» Recorded information
== Segment start ==
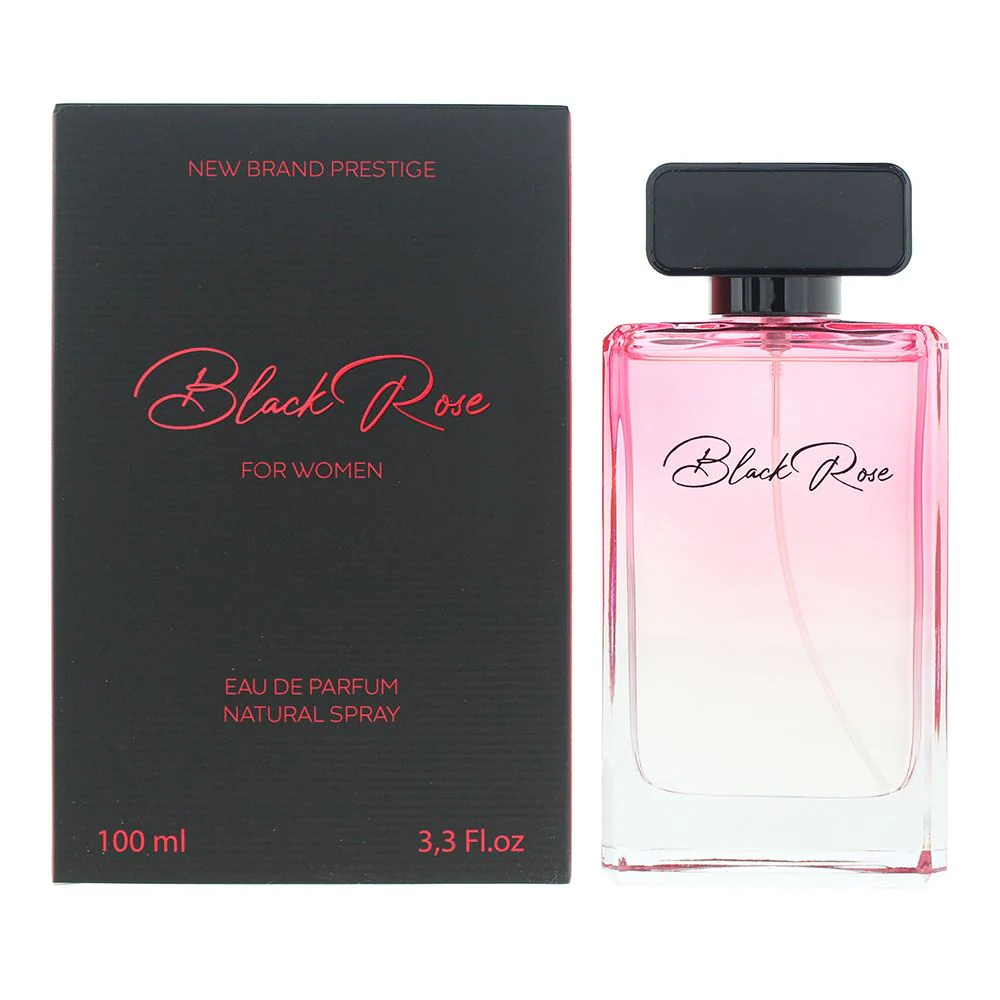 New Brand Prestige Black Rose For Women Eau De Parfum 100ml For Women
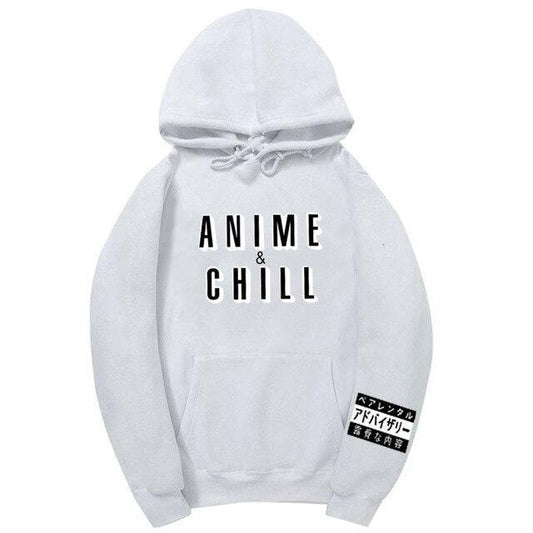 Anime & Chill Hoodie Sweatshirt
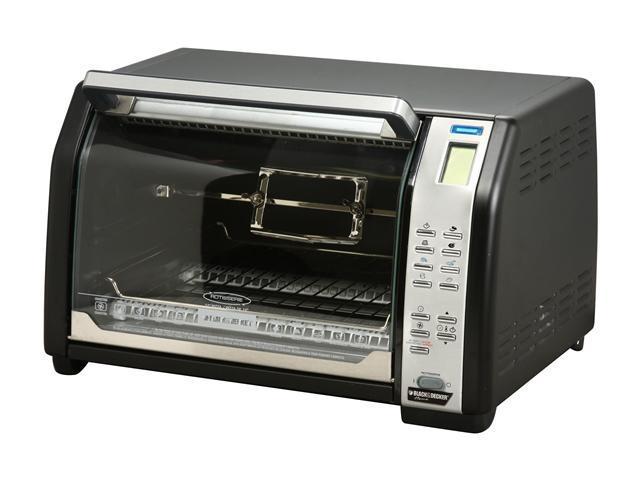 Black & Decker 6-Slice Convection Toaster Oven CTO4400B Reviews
== Segment end ==
» Task to carry out
Where the line containing "Anime & Chill Hoodie Sweatshirt" appears, begin writing out the lines word for word, and continue through the last line of the data, leaving out pictures.

» Response area
 Anime & Chill Hoodie Sweatshirt
 Black & Decker 6-Slice Convection Toaster Oven CTO4400B Reviews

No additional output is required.